- [Recorded data]:
----------------

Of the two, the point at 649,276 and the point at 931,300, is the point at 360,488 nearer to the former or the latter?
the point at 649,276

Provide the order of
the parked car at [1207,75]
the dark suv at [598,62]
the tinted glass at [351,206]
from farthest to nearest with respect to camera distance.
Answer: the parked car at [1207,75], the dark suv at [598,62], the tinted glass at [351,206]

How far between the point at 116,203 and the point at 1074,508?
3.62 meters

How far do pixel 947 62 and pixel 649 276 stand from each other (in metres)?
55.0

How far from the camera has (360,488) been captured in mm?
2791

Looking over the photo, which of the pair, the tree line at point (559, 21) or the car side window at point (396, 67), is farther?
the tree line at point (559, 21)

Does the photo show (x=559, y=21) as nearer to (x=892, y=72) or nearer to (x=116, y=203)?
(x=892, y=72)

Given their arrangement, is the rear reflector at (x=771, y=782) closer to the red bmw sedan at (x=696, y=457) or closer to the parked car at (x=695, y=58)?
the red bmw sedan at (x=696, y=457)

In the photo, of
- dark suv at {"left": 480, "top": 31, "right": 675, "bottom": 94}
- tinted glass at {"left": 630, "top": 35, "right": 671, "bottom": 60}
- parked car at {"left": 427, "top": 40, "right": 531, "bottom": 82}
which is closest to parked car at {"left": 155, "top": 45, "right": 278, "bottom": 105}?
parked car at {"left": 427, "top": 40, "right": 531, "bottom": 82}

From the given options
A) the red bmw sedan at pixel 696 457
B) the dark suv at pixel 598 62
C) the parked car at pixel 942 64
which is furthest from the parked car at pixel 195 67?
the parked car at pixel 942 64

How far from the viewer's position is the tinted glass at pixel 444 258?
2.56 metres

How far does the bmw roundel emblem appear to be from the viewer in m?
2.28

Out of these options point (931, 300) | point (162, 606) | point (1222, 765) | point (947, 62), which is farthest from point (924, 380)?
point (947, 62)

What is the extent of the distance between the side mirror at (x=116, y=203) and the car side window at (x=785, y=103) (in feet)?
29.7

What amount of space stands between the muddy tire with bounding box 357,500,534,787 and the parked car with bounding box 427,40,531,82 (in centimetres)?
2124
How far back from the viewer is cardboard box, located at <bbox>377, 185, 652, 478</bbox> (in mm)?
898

----------------

- [What you should do]: Convert the stretch of records above, from the line containing "What amount of" through the end of the records, into a two-column CSV with columns named "input" and "target". Use one row per record, with each field quoted and any line breaks replaced by spaces.

- [Reply to the task]:
input,target
"What amount of space stands between the muddy tire with bounding box 357,500,534,787 and the parked car with bounding box 427,40,531,82 (in centimetres)?","2124"
"How far back from the viewer is cardboard box, located at <bbox>377, 185, 652, 478</bbox> (in mm)?","898"